Last edited: January 02, 2005


Louisiana Court Upholds Sodomy Law

Ruling Calls Oral and Anal Sex ‘An Injury Against Society Itself’

Washington Blade, July 14, 2000

By Lou Chibbaro Jr.

The Louisiana Supreme Court on July 6 upheld that state’s 200-year-old sodomy law, saying the law’s classification of oral and anal sex as a crime — even if committed by consenting adults in the privacy of their homes — does not violate a privacy rights clause in the state constitution.

In a 5-2 ruling, the court declared that the Louisiana State Legislature has the sole authority to pass or repeal sodomy laws and that any claim that such laws violate the state’s constitution are "unsupportable."

"There has never been any doubt that the legislature, in the exercise of its police power, has authority to criminalize the commission of acts which, without regard to the infliction of any other injury, are considered immoral," Justice Chet Traylor wrote for the majority.

"Simply put," Traylor declared, "commission of what the legislature determines as an immoral act, even if consensual and private, is an injury against society itself."

In a strongly worded dissenting opinion, Chief Justice Pascal Calogero wrote that the Louisiana Constitution protects citizens against "unreasonable searches, seizures, and invasions of privacy," and those protections cover sexual relations between consenting adults.

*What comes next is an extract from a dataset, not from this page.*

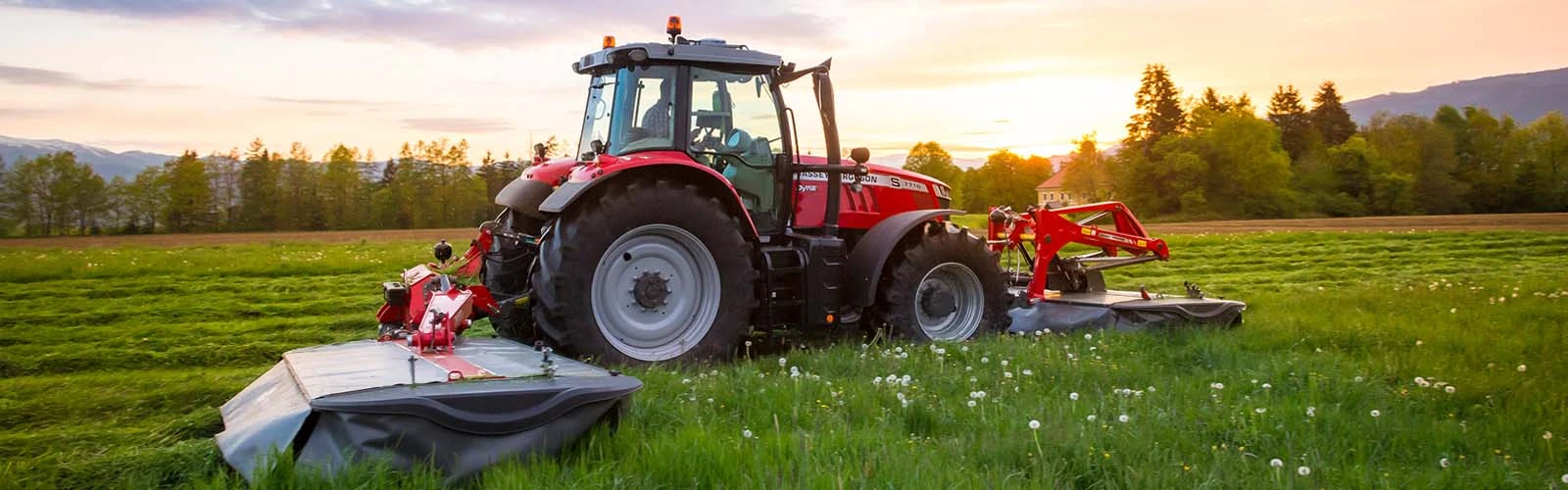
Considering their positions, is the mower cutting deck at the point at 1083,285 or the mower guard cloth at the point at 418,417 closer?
the mower guard cloth at the point at 418,417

"I am of the opinion that the government has no legitimate interest or compelling reasons for regulating, through criminal statutes, adult, private, non-commercial, consensual acts of sexual intimacy," he wrote.

Michael Adams, associate director of the American Civil Liberties Union’s Lesbian and Gay Rights Project, said the Louisiana court’s decision goes against a clear trend set by other state supreme courts, which have overturned sodomy laws in recent years. The ACLU filed an amicus brief in the Louisiana case calling on the court to overturn the state sodomy law.

Adams noted that state supreme courts in Kentucky, Tennessee, Montana, and Maryland each have overturned their states’ sodomy laws in the 1990s. He said the privacy rights clauses in the constitutions of those states are similar to the one in the Louisiana constitution. Because of this, Adams said, he believes the Louisiana court based its decision more on conservative political leanings than on legal grounds.

"The outcome of these cases is often determined when the justices determine the political climate is ready for change," Adams said. "The political climate in Louisiana is quite conservative."

In his majority opinion, Traylor stated repeatedly that the court would be overstepping its bounds if it overturned the Louisiana sodomy law because some feel it is an unjust or outdated statute. "Courts do not rule on the social wisdom of statutes, nor their workability in practice," he wrote. "If a crime or a penalty is not defined to reflect current societal values, it is for the legislature, not the courts, to reflect this change."

But in his dissenting opinion, Calogero stated, "[T]he legislature cannot validly enact a law that impermissibly infringes upon a constitutional guarantee. ... And when there is doubt as to the scope of protection afforded by a constitutional guarantee, it is the province, and in fact the duty, of this court to interpret the law."

The case on which the Louisiana high court ruled, State of Louisiana vs. Michael Smith, stems from a September 1995 incident in which authorities charged Smith with sexually assaulting a woman he met in a bar and whom he invited to a hotel room. The woman testified she voluntarily joined Smith in the hotel room but did not consent to sex. A judge, following a non-jury trial, found Smith not guilty of a charge of simple rape but convicted Smith on a lesser count of simple crime against nature (oral sex). The judge sentenced Smith to a three-year suspended jail term. Smith appealed his conviction to Louisiana’s Fourth Circuit Court of Appeals. The appeals court overturned the conviction on grounds that the state’s sodomy statute violates the privacy rights clause of the state constitution. The state Supreme Court ruling on July 6 vacated the appeals court decision and reinstated Smith’s conviction.